Mauricio estaba de pie junto a la mesa de ellos. Se veía a Faustina guisando, al fondo, en el marco de la ventana.
– Pero, ¿qué hacen esos niños? ¡Amadeo! ¡Venir inmediatamente! – gritaba Petra.
– En Barcelona, en la Bonanova – decía la cuñada de Ocaña-, allí sí que hay torres bonitas; y hechas con gusto, ¿eh? Jardines de lujo, con surtidores y azulejos, que valen una millonada. Es toda gente que tiene, ¿sabe? – hacía un signo de dinero con el pulgar y el índice.
– Sí, allí – dijo Mauricio -, mucho industrial. Petra llamó de nuevo:
– ¡Pero, chicos! ¡Petrita! ¡Veniros para acá inmediatamente! – bajó la voz -. ¡Qué niños! ¡Casi las cuatro que son ya!
Vinieron.
– ¡Venga; sentaros a comer! ¿No oíais que os estaba llamando? ¡Hacer esperar así a las personas mayores!
Felisa, junto a su madre, la miraba, como naciéndose solidaria del reproche. Justina los disculpó sonriendo:
– Estaban mirando la coneja. No los regañe usted. Eso en Madrid no tienen ocasión de verlo.
– Es blanca – dijo Petrita, animándose -; tiene los ojos rojos, ¿sabes, mamá?

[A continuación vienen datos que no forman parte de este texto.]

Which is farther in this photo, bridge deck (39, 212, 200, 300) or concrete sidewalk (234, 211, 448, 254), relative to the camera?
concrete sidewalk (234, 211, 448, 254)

– Calla y ponte a comer – le contestó su madre.
Comían con ansia y con alegría. Alargaban por la mesa sus brazos en todas direcciones, para atrapar esto y aquello, no siendo las veces que se llevaban un manotazo de parte de su madre.
– ¡Pedir las cosas! ¿Para qué tenéis lengua? Va a ser esto una merienda de negros. Felipe Ocaña decía:
– Como don Juan Belmonte no ha vuelto a haber ningún torero. Ni Manolete ni nadie. ¡Qué va! Asentía Mauricio:
– Sí; aquél, sí. Te producía la impresión de que todo lo hacía con la barbilla; lo mismo cuando daba una verónica, que cuando entraba a matar, que al recibir las ovaciones. Yo creo que los dejaba secos con el mentón, en vez que con la espada.
– Y aquella forma que tenía de trastear con los toros, despacio, con cuidadito, sin descomponerse, que lo veías trabajando, lo mismo que cualquier carpintero que trabaja en su taller, lo mismo que un barbero en la barbería, o un relojero; igual.